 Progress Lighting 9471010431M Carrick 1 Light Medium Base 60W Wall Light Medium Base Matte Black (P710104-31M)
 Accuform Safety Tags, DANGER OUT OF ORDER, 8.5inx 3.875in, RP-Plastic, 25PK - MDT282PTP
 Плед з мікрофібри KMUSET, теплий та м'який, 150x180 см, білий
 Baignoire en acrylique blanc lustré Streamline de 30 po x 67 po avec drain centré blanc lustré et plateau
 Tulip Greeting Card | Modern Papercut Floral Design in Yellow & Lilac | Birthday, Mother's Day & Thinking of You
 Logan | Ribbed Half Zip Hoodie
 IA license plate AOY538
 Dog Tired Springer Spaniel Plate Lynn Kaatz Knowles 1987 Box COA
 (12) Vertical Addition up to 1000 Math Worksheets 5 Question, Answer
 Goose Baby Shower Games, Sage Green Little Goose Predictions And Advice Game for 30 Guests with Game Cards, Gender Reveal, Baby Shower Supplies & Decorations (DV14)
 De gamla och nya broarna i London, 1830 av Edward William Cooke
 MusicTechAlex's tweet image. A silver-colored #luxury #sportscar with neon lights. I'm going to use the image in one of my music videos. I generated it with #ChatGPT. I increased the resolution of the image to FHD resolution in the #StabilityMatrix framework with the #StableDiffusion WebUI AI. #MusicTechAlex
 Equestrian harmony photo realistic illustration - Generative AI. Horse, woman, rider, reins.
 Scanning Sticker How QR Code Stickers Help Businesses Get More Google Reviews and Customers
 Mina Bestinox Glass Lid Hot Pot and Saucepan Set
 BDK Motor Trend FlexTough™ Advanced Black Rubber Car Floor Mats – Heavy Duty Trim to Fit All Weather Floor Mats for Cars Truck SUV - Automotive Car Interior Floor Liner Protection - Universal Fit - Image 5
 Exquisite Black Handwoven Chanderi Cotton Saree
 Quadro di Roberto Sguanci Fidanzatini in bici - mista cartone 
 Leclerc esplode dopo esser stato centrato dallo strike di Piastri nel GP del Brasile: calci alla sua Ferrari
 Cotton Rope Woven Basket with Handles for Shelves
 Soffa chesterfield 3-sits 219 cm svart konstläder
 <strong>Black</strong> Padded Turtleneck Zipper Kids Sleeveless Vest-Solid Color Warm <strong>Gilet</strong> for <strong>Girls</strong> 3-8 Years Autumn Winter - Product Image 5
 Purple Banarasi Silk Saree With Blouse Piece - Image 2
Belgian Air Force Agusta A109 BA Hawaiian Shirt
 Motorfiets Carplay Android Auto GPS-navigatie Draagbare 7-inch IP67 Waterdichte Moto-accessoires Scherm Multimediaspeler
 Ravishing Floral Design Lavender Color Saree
§ §
__Task prompt__.
Without altering anything, print all of the data again.

__Written response__.
 Progress Lighting 9471010431M Carrick 1 Light Medium Base 60W Wall Light Medium Base Matte Black (P710104-31M)
 Accuform Safety Tags, DANGER OUT OF ORDER, 8.5inx 3.875in, RP-Plastic, 25PK - MDT282PTP
 Плед з мікрофібри KMUSET, теплий та м'який, 150x180 см, білий
 Baignoire en acrylique blanc lustré Streamline de 30 po x 67 po avec drain centré blanc lustré et plateau
 Tulip Greeting Card | Modern Papercut Floral Design in Yellow & Lilac | Birthday, Mother's Day & Thinking of You
 Logan | Ribbed Half Zip Hoodie
 IA license plate AOY538
 Dog Tired Springer Spaniel Plate Lynn Kaatz Knowles 1987 Box COA
 (12) Vertical Addition up to 1000 Math Worksheets 5 Question, Answer
 Goose Baby Shower Games, Sage Green Little Goose Predictions And Advice Game for 30 Guests with Game Cards, Gender Reveal, Baby Shower Supplies & Decorations (DV14)
 De gamla och nya broarna i London, 1830 av Edward William Cooke
 MusicTechAlex's tweet image. A silver-colored #luxury #sportscar with neon lights. I'm going to use the image in one of my music videos. I generated it with #ChatGPT. I increased the resolution of the image to FHD resolution in the #StabilityMatrix framework with the #StableDiffusion WebUI AI. #MusicTechAlex
 Equestrian harmony photo realistic illustration - Generative AI. Horse, woman, rider, reins.
 Scanning Sticker How QR Code Stickers Help Businesses Get More Google Reviews and Customers
 Mina Bestinox Glass Lid Hot Pot and Saucepan Set
 BDK Motor Trend FlexTough™ Advanced Black Rubber Car Floor Mats – Heavy Duty Trim to Fit All Weather Floor Mats for Cars Truck SUV - Automotive Car Interior Floor Liner Protection - Universal Fit - Image 5
 Exquisite Black Handwoven Chanderi Cotton Saree
 Quadro di Roberto Sguanci Fidanzatini in bici - mista cartone 
 Leclerc esplode dopo esser stato centrato dallo strike di Piastri nel GP del Brasile: calci alla sua Ferrari
 Cotton Rope Woven Basket with Handles for Shelves
 Soffa chesterfield 3-sits 219 cm svart konstläder
 <strong>Black</strong> Padded Turtleneck Zipper Kids Sleeveless Vest-Solid Color Warm <strong>Gilet</strong> for <strong>Girls</strong> 3-8 Years Autumn Winter - Product Image 5
 Purple Banarasi Silk Saree With Blouse Piece - Image 2
Belgian Air Force Agusta A109 BA Hawaiian Shirt
 Motorfiets Carplay Android Auto GPS-navigatie Draagbare 7-inch IP67 Waterdichte Moto-accessoires Scherm Multimediaspeler
 Ravishing Floral Design Lavender Color Saree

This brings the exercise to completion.